コアには、事前に定義された一連のツールが含まれており、通常は packages/core/src/tools/ に配置されています。これには以下のツールが含まれます:

  • ファイルシステムツール:
    • LSTool (ls.ts): ディレクトリの内容を一覧表示します。
    • ReadFileTool (read-file.ts): 単一のファイルの内容を読み込みます。absolute_path パラメータを受け取り、これは絶対パスである必要があります。
    • WriteFileTool (write-file.ts): ファイルに内容を書き込みます。
    • GrepTool (grep.ts): ファイル内のパターンを検索します。
    • GlobTool (glob.ts): glob パターンに一致するファイルを検索します。
    • EditTool (edit.ts): ファイルに対してインプレースで変更を実行します(多くの場合、確認が必要です)。
    • ReadManyFilesTool (read-many-files.ts): 複数のファイルまたは glob パターンから内容を読み込んで結合します(CLI の @ コマンドで使用されます)。
  • 実行ツール:
    • ShellTool (shell.ts): 任意の shell コマンドを実行します(慎重なサンドボックス化とユーザー確認が必要です)。
  • Web ツール:
    • WebFetchTool (web-fetch.ts): URL から内容を取得します。
    • WebSearchTool (web-search.ts): Web 検索を実行します。
  • メモリツール:
    • MemoryTool (memoryTool.ts): AI のメモリとやり取りします。

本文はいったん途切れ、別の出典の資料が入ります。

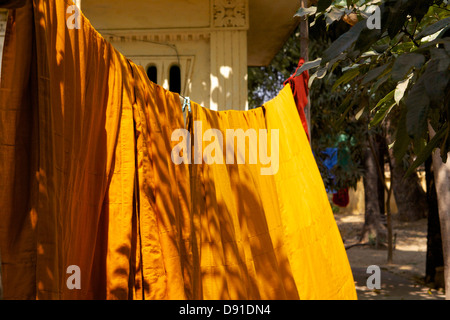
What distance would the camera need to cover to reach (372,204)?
12.3m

これらの各ツールは BaseTool を拡張し、特定の機能のために必要なメソッドを実装しています。

ツール実行フロー

  1. モデルリクエスト: ユーザーのプロンプトと提供されたツールスキーマに基づいて、モデルはツールを使用することを決定し、レスポンス内で FunctionCall パートを返却します。このパートにはツール名と引数が指定されています。
  2. Core がリクエストを受信: Core はこの FunctionCall をパースします。
  3. ツール検索: ToolRegistry 内で要求されたツールを検索します。
  4. パラメータ検証: ツールの validateToolParams() メソッドが呼び出されます。
  5. 確認(必要な場合):
    • ツールの shouldConfirmExecute() メソッドが呼び出されます。
    • このメソッドが確認用の詳細を返す場合、Core は CLI にその内容を伝え、ユーザーにプロンプトを表示します。
    • ユーザーの判断(例:実行、キャンセル)が Core に送り返されます。
  6. 実行: 検証および確認が完了した場合(または確認が不要な場合)、Core はツールの execute() メソッドを、指定された引数と AbortSignal(キャンセル用)とともに呼び出します。
  7. 結果処理: execute() から返された ToolResult が Core に受信されます。
  8. モデルへのレスポンス: ToolResultllmContentFunctionResponse としてパッケージ化され、モデルに送り返され、モデルがユーザー向けのレスポンス生成を続行できるようにします。
  9. ユーザーへの表示: ToolResultreturnDisplay が CLI に送られ、ユーザーにツールが何を行ったかが表示されます。

カスタムツールによる拡張

エンドユーザー向けの標準的なワークフローとしては明記されていませんが、ユーザーがプログラム的に新しいツールを直接登録する方法は、提供されたファイルには明示的には記載されていません。しかし、アーキテクチャ上は以下の方法で拡張が可能です:

  • コマンドベースの検出: 上級ユーザーまたはプロジェクト管理者は、settings.jsontools.toolDiscoveryCommand を定義できます。このコマンドは、core によって実行されると、FunctionDeclaration オブジェクトの JSON 配列を出力する必要があります。core はこれをもとに、DiscoveredTool インスタンスとして利用可能にします。そして、対応する tools.toolCallCommand が実際にカスタムツールを実行する役割を担います。
  • MCP サーバー: より複雑なシナリオでは、1つ以上の MCP サーバーをセットアップし、settings.jsonmcpServers 設定から設定できます。core はこれらのサーバーが公開しているツールを検出して利用することが可能です。前述の通り、複数の MCP サーバーがある場合、ツール名には設定上のサーバー名がプレフィックスとして付加されます(例:serverAlias__actualToolName)。

このツールシステムにより、モデルの機能を柔軟かつ強力に拡張でき、Qwen Code をさまざまなタスクに対応可能な多機能なアシスタントにしています。